Ce qui est formidable, dans toutes ces histoires, c’est aussi de découvrir à quel point les gens sont fédérés. Il y a des associations, des généalogistes, des détectives privés, qui font des recherches pour le rapprochement des familles. Et, la grande révolution, ce sont les réseaux sociaux. Il y a un avant et un après Facebook pour les recherches des nés sous X. On le voit bien dans le film Pupille. Et il y a une autre vraie révolution, c’est l’ADN. Il y a donc eu des avancées prodigieuses pour tous ces enfants et ces mères de l’ombre parce que, quand vous donnez votre ADN, vous allez matcher sur les sites. Alors bien sûr, c’est interdit en France, et je trouve ça scandaleux, parce qu’on vous parle de liberté, de fichage, mais je ne pense pas que le grand complot passera par l’ADN… Moi je vois juste des gens qui arrivent à se retrouver, à savoir d’où ils viennent, parce que je me rends compte, à travers ce film, qu’il y a deux problématiques : avoir un enfant, être une famille, et savoir qui on est, d’où on vient. Alors bien sûr on peut retrouver une femme qui n’a pas envie de nous retrouver, mais le fait de savoir dans quelles conditions on a été conçu, de quelle partie du monde on vient, de quel milieu, ça fait un bien fou. Et cela ne remet pas du tout en cause l’éducation que ces personnes ont reçu par leur famille adoptive. D’ailleurs, souvent, ceux qui cherchent sont ceux qui ont été le plus aimés, car il faut être costaud. La mère adoptive de Sylvian, que j’ai filmée et qui hélas vient de mourir, a toujours soutenu son fils dans sa recherche, toujours, et ça c’est un vrai acte d’amour, une vraie leçon d’humilité, c’est se dire « je vais l’aider jusqu’au bout ».
La France a de gros progrès à faire, c’est le Maréchal Pétain qui a inventé l’accouchement sous X. Et, aujourd’hui, on est le seul pays au monde avec le Danemark à pratiquer encore l’accouchement sous secret comme cela, alors que la Cour européenne des Droits de l’Homme a reconnu le droit de connaître ses origines. Je pense qu’une fille peut choisir de confier son enfant, qu’il faut trouver des moyens pour préserver l’équilibre et la sécurité d’une personne qui a décidé de ne pas se faire connaître, mais aussi essayer de faire en sorte que celui qui est né sous le secret puisse savoir qui il est et d’où il vient, parce que rester dans l’incertitude, le chaos, le néant, c’est terrible.
(Image du film C’est toi que j’attendais de Stéphanie Pillonca, en cours de tournage)
Quels sont tes prochains projets ? Documentaires, fictions ?

→ **CONTENU DE LA LISTE**
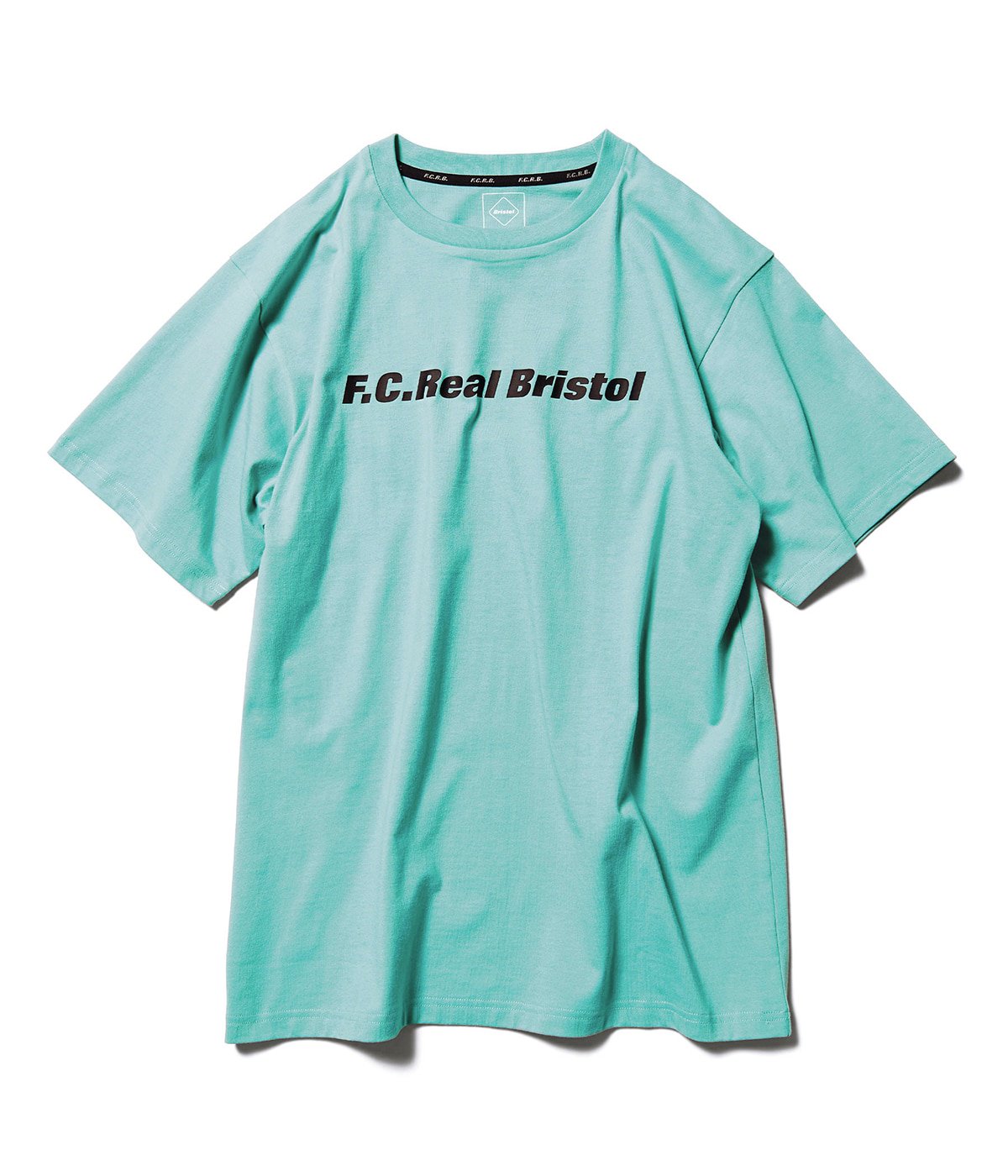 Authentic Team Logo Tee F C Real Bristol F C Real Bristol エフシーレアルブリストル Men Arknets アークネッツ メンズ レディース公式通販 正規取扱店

→ **TÂCHE 1**
Recopiez le passage de l'entretien sur les nés sous X qui commence par « La France a » et va jusqu'à « Documentaires, fictions ? ».
→ **TÂCHE 2**
D'après l'entretien sur les nés sous X, qui fait des recherches pour le rapprochement des familles ? Citez-les tous.
→ **TÂCHE 3**
Poursuivez l'entretien sur les nés sous X à partir de sa dernière phrase.
Cette liste vient d'une autre source que l'extrait.

→ **RÉPONSE 1**
La France a de gros progrès à faire, c’est le Maréchal Pétain qui a inventé l’accouchement sous X. Et, aujourd’hui, on est le seul pays au monde avec le Danemark à pratiquer encore l’accouchement sous secret comme cela, alors que la Cour européenne des Droits de l’Homme a reconnu le droit de connaître ses origines. Je pense qu’une fille peut choisir de confier son enfant, qu’il faut trouver des moyens pour préserver l’équilibre et la sécurité d’une personne qui a décidé de ne pas se faire connaître, mais aussi essayer de faire en sorte que celui qui est né sous le secret puisse savoir qui il est et d’où il vient, parce que rester dans l’incertitude, le chaos, le néant, c’est terrible.
(Image du film C’est toi que j’attendais de Stéphanie Pillonca, en cours de tournage)
Quels sont tes prochains projets ? Documentaires, fictions ?

→ **RÉPONSE 2**
Les associations, les généalogistes et les détectives privés.

→ **RÉPONSE 3**
En octobre, je vais commencer un film pour M6, un unitaire. En fait, j’ai récemment fait un film pour Arte, qui passera probablement à la rentrée, sur le handicap, la danse intégrée, l’art thérapie, pour lequel j’ai été reçue à l’Élysée il y a peu. En faisant ce film, j’ai rencontré beaucoup de papas d’enfants trisomiques. Et j’ai découvert qu’en général les hommes avaient beaucoup de mal avec ça. Les femmes semblent avoir la capacité de se relever plus vite, tandis que les hommes ont des difficultés à le faire les premiers temps. Et puis, bizarrement, quand vous interviewez des papas une fois que les enfants sont plus grands, ils vous disent : « ma fille ou mon fils m’a appris à être un homme, à être un père, sans lui jamais, il m’a appris l’humilité, la patience, la tolérance, à ouvrir mon cœur, à avoir un autre regard, un autre œil sur le monde ». Il semble donc y avoir une période transitoire plutôt douloureuse avant d’en arriver là, et c’est cette période que je veux évoquer. Ce sera quelque chose de léger et d’heureux, parce qu’il faut pouvoir aborder les grands thèmes, même les thèmes les plus durs, avec de la légèreté, sans donner de leçon.
Quelles sont les femmes qui t’inspirent ?
Je pense à George Sand, à Colette, à Simone de Beauvoir évidemment, à Simone Veil, à Olympe de Gouges, à toutes les femmes qui ont essayé de dire des choses. Je pense à toutes les femmes qui ont essayé d’exister alors qu’on ne voulait pas entendre parler d’elles, qui ont réussi à défier les autorités, à courir quand on leur interdisait de courir, à se mobiliser quand elles n’avaient pas encore le droit de vote.
Mais pour moi, les femmes les plus fortes sont celles qui ont été des martyrs, qui ont vécu les camps, les mariages forcés, l’emprisonnement, et qui témoignent. Toutes les femmes qui ont vécu la douleur sont exemplaires parce qu’elles nous donnent envie de revendiquer, de nous battre, de nous emparer de causes. Je pense tout le temps aux femmes qui sont dans la douleur en me disant que moi j’ai la possibilité de pouvoir raconter des histoires, alors j’essaie d’en raconter.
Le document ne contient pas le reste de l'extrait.